Using Python to check words - python

I'm stuck on a simple problem. I've got a dictionary of words in the English language, and a sample text that is to be checked. I've got to check every word in the sample against the dictionary, and the code I'm using is wrong.
for word in checkList: # iterates through every word in the sample
if word not in refDict: # checks if word is not in the dictionary
print word # just to see if it's recognizing misspelled words
The only problem is, as it goes through the loop it prints out every word, not just the misspelled ones. Can someone explain this and offer a solution possibly? Thank you so much!
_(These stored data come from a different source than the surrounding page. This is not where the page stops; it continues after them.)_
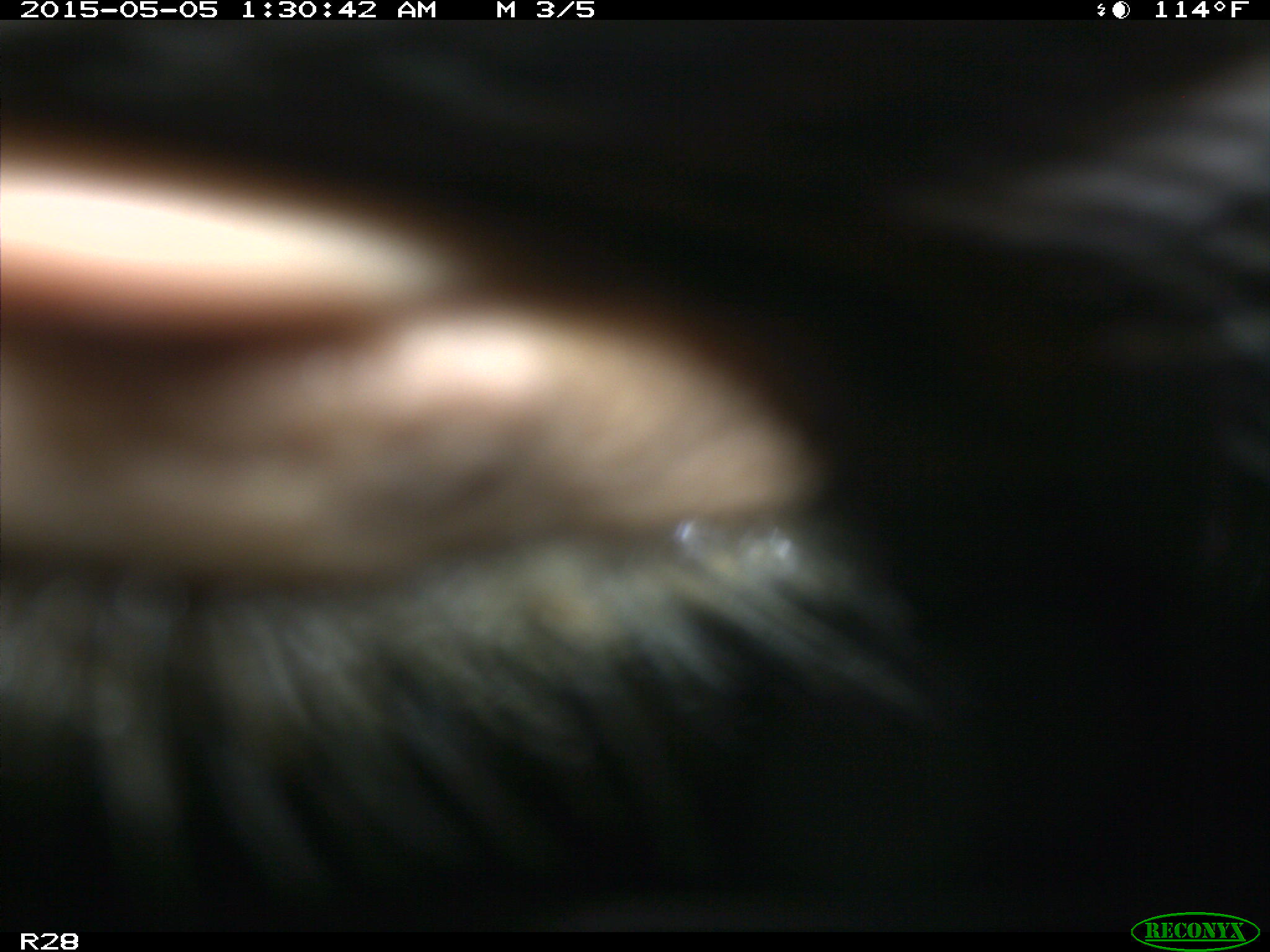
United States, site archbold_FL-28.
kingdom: Animalia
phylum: Chordata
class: Mammalia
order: Artiodactyla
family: Bovidae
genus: Bos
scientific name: Bos taurus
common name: domestic cow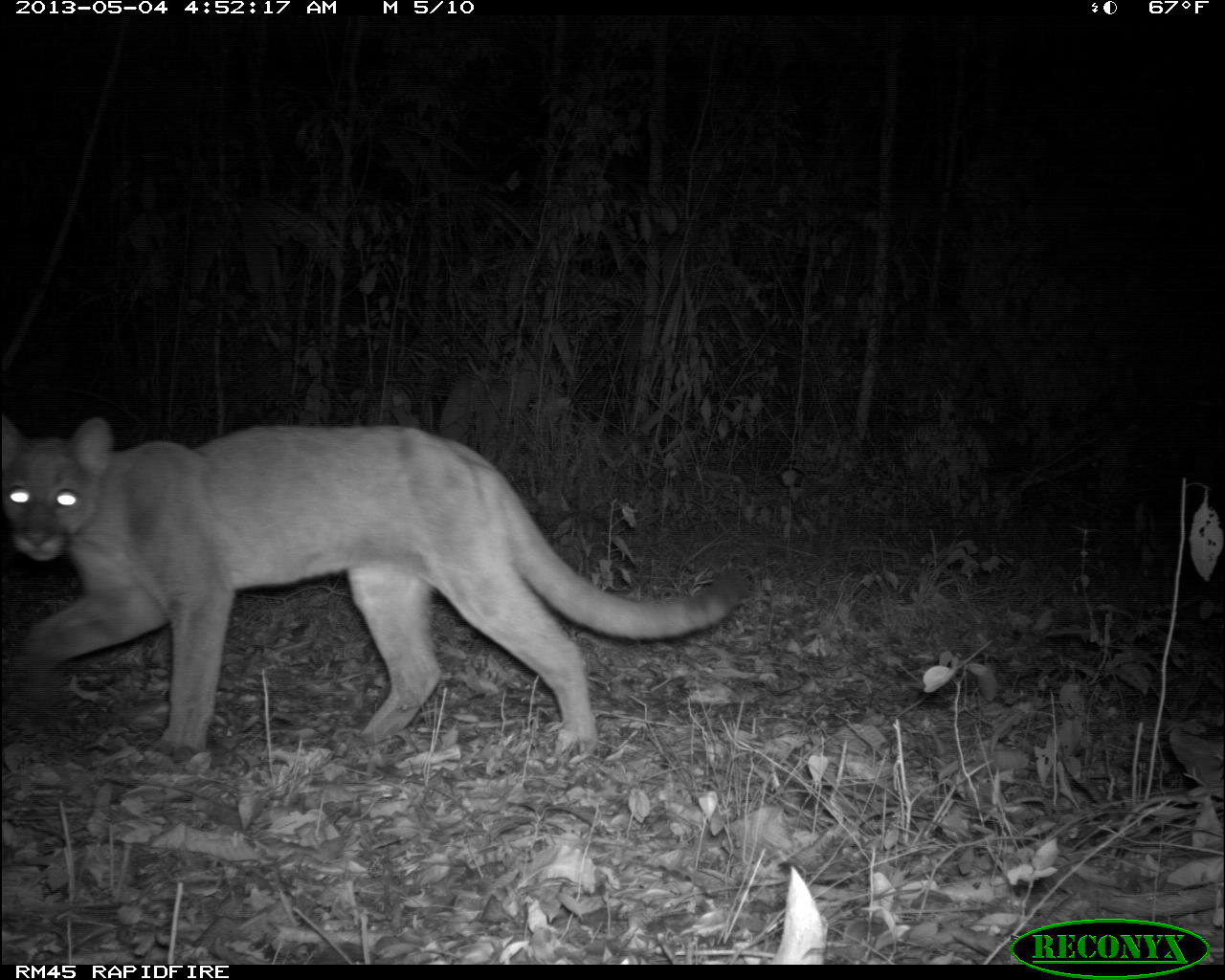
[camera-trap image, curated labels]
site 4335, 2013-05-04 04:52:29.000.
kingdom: Animalia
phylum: Chordata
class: Mammalia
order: Carnivora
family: Felidae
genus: Puma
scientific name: Puma concolor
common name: mountain lion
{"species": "Puma concolor (mountain lion)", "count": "2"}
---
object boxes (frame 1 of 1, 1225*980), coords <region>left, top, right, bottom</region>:
puma concolor: <region>4, 423, 728, 755</region>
The snippet you have is functional. See for example
>>> refDict = {'alpha':1, 'bravo':2, 'charlie':3, 'delta':4}
>>> s = 'he said bravo to charlie O\'Brian and jack Alpha'
>>> for word in s.split():
... if word not in refDict:
... print(repr(word)) # by temporarily using repr() we can see exactly
... # what the words are like
...
'he'
'said'
'to'
"O'Brian"
'and'
'jack'
'Alpha' # note how Alpha was not found in refDict (u/l case difference)
Therefore, the dictionary contents must differ from what you think, or the words out of checklist are not exactly as they appear (eg. with whitespace or capitalization; see the use of repr() (*) in print statement to help identify cases of the former).
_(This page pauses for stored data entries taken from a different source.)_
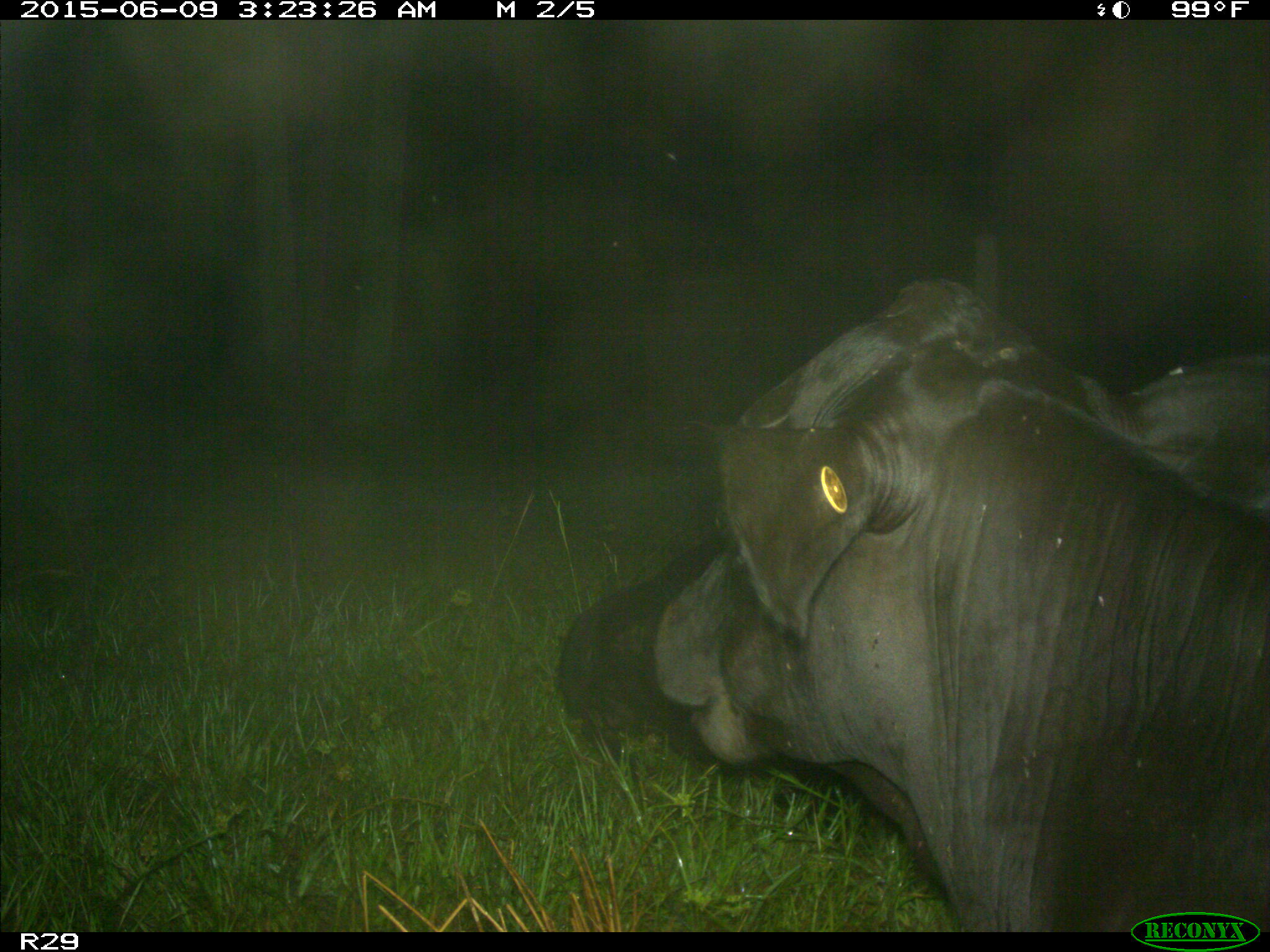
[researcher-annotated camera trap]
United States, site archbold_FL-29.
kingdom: Animalia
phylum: Chordata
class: Mammalia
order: Artiodactyla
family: Bovidae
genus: Bos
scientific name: Bos taurus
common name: domestic cow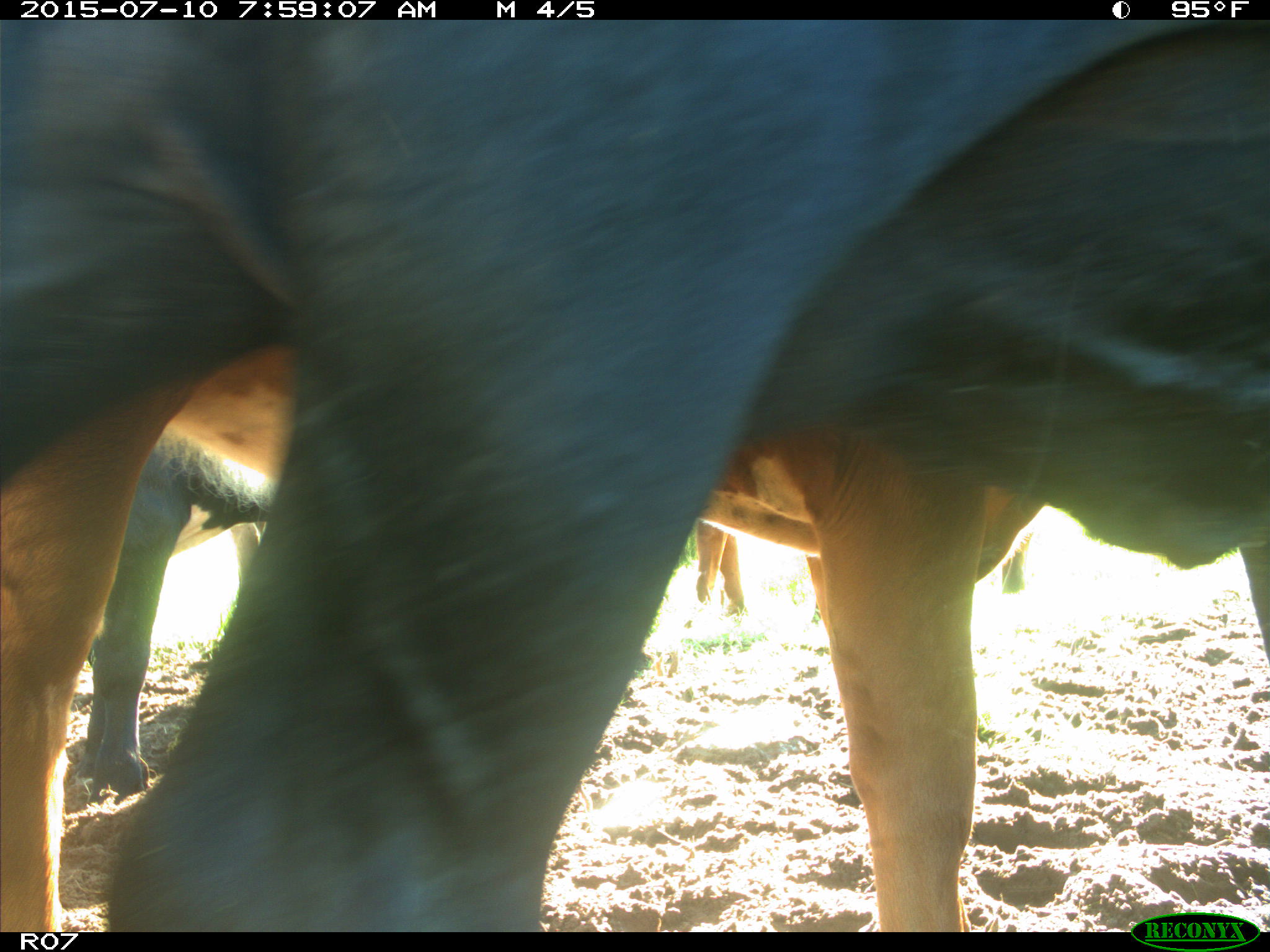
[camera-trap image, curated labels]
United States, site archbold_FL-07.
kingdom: Animalia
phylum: Chordata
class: Mammalia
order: Artiodactyla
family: Bovidae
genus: Bos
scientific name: Bos taurus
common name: domestic cow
Debugging suggestion: FOCUS on the first word from checklist (or the first that you suspect is to be found in dictionary). Then for this word and this word only, print it in details, with its length, with bracket on either side etc., for both the word out of checklist and the corresponding key in the dictionary...
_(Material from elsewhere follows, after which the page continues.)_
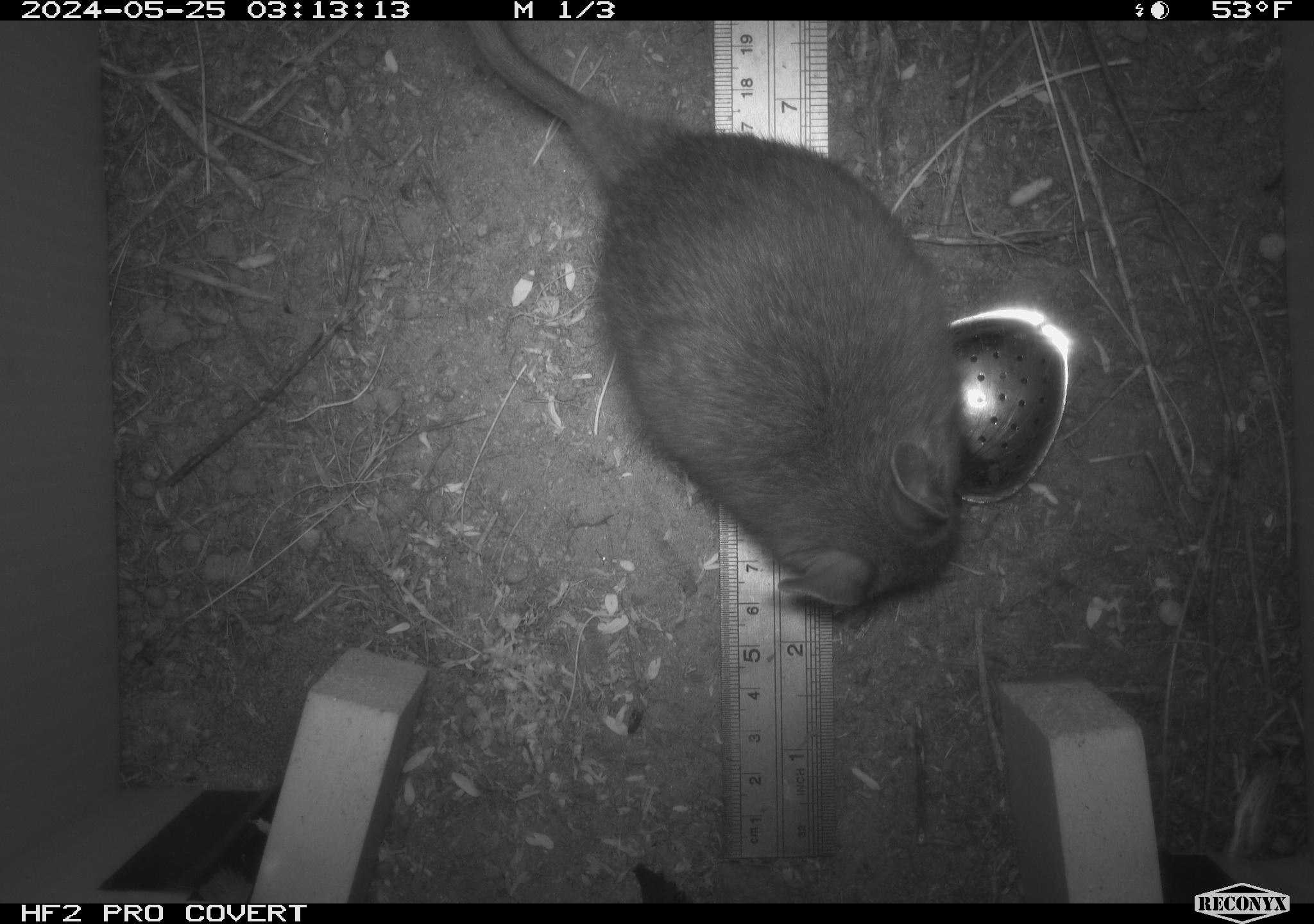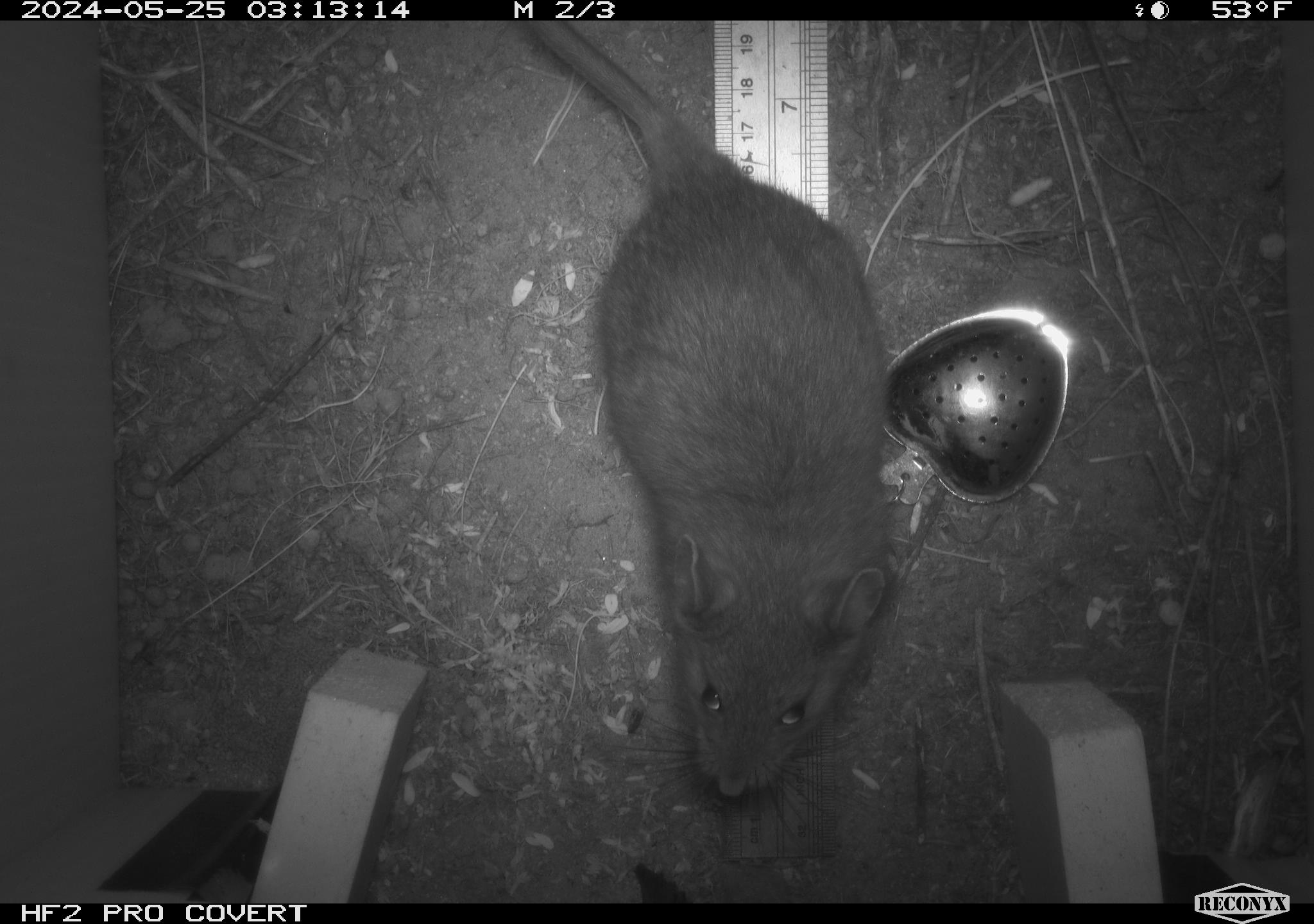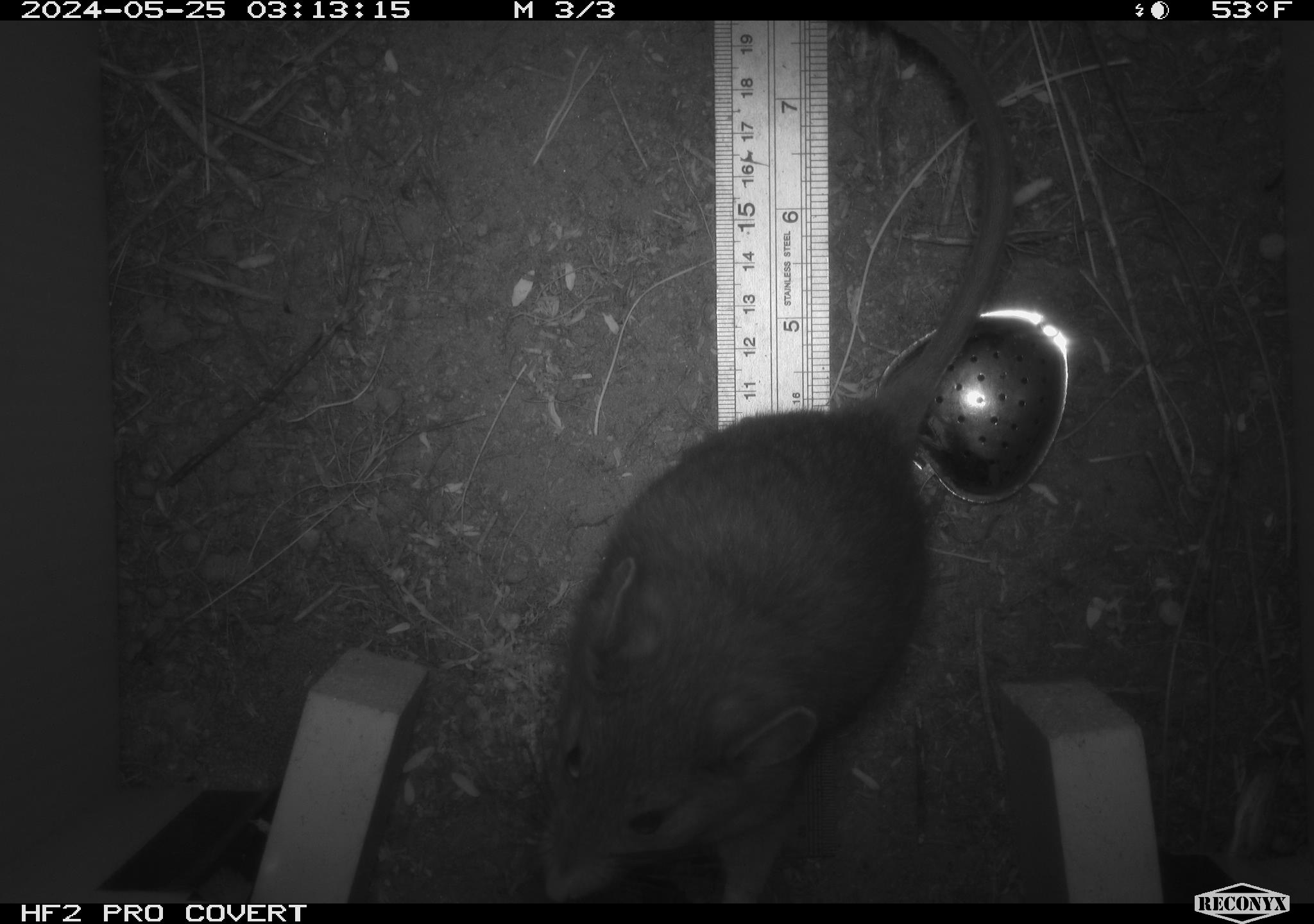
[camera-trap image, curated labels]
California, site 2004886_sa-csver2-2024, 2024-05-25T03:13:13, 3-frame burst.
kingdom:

(*) repr() was a suggestion from John Machin. Instead I often use brackets or other characters as in print('[' + word + ']'), but repr() is more exacting in its output.

Consider stripping your words of any whitespace that might be there, and changing all the words of both sets to the same case. Like this:
word.strip().lower()
That way you can make sure you're comparing apples to apples.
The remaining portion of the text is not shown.